It has been some time since I was notified about an image on the internet as often or enthusiastically as I was notified by friends about a paparazzi photograph of Gigi Hadid, taken at Paris Fashion Week, holding a copy of Camus’ The Stranger and appearing to be — per my own interpretation — Going Through Some Shit. Eyes downcast, mouth downturned, Hadid looks like a very literate and very sad emoji in an off-white, Off-White suit. It’s possible that she is thinking about fashion week, but equally conceivable that she is thinking about the fate of Meursault, the murderous and motherless character at the centre of The Stranger. Not since Britney Spears appeared on holiday in Maui with a copy of Voltaire’s Candide, in which a man is cast out of “the greatest of all possible worlds” for being too horny, has the visual marriage of a tabloid entity and an extremely philosophical, extremely Francais book raised quite so many questions, and left all of them unanswered.
“In our society,” Camus said, meaning to explain the message of the novel, “any man who does not weep at his mother’s funeral runs the risk of being sentenced to death”. “I only meant,” he later clarified, “that the hero of my book is condemned because he does not play the game.” Few models have played the game more adroitly or more swiftly than the Hadid sisters, who became new women overnight and subsequently achieved overnight success. (Their mother, Yolanda Hadid, was once seen criticising a 17-year-old Gigi for electing to eat her own birthday cake on Real Housewives of Beverly Hills, which to my mind is a scene as tragic as anything penned by Camus.) Accordingly, both sisters’ reading habits have been covered, first by Vogue and then by Page Six, as if reading were a new trend. “Bella and Gigi are more than just pretty faces,” the report on Page Six chirped, its tone suggestive of having been written by a master satirist. “After all, the supermodel siblings have both been recently photographed carrying books.”

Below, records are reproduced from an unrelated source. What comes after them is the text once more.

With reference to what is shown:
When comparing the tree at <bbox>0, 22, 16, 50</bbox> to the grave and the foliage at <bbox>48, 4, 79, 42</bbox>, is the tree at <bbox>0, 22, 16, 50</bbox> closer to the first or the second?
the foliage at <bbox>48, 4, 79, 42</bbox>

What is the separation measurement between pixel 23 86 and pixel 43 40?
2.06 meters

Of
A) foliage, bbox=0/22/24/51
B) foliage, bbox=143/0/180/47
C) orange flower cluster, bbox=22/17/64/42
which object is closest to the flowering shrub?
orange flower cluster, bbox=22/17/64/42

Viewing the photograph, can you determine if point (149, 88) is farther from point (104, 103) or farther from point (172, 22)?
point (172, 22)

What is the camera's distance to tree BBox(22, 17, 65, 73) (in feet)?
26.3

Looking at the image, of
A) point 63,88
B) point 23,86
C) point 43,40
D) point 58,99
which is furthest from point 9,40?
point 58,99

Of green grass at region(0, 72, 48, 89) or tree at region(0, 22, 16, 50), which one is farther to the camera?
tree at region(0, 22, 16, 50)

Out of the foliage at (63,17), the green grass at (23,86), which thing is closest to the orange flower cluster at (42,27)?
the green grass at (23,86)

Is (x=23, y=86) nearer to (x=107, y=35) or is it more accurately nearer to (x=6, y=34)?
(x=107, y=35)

The astonishment expressed by tabloids whenever young starlets, and especially models or sex-symbols, are seen carrying books is neither new nor novel, but an old-school brand of sexism that for some reason will not die out. “I was a reader as a child, believe it or not,” Mariah Carey dryly told a Guardian journalist once, as if she expected no-one to believe it, while a Google search for “models reading” throws up a 2011 blog that begins with the line: “Seeing models read makes me realise that they are human too.” “There are more photographs of Marilyn Monroe reading than there are of her naked. Almost always, these images are captioned with a kind of perky can-you-believe-it paternalism,” the artist Audrey Wollen wrote for Affidavit, in an essay from this year about the many, many photographs of Monroe poring over Ulysses, or Leaves of Grass. “Just as Freud said every negative statement includes the wish of its positive, every Instagram post that insists hotness does not prevent intellect only reasserts the unreliability of its claim.” There may be some truth in the idea that extreme intelligence and extreme beauty do not often combine in the same mould, but only because each quality is in and of itself rare. To be surprised that a hot girl is just literate is, frankly, insane: a bar so low it might trip a 5’11” supermodel where she stands.
“Books! You know, those antiquated, analog vessels of information usually associated with smart people,” Page Six continues, before delivering what some might consider to be an almighty burn: “like Emma Watson.” Whether Emma Watson, a “smart person”, would be as content to read The Outsiders by Stephen King — the book that Bella has been photographed with several times over the course of fashion month — as anything by Camus is impossible to know, although Page Six make sure to quote Vogue’s fairly mean assertion that Gigi Hadid “has slightly more intellectual taste” than her pulp-loving sister. They are half-right. While Bella Hadid’s 506-page King thriller is likely to be little more than a smart choice of airport novel for a very busy woman looking to distract herself between castings, or shoots, or red-eye flights, it’s true that Gigi’s copy of The Stranger is a source of fascination to me for exactly the same reason as the photograph of Spears with Candide: it tells us something about this specific woman’s taste, her interior life. I want to ask whether she looks sad because she had just been reading Camus, or whether she chose to read Camus because she felt sad. I would not mind seeing her bookshelf. Mostly, I think she and Britney Spears should start a book club. I think that the first book, based on their shared love of French philosophy, should be The Second Sex.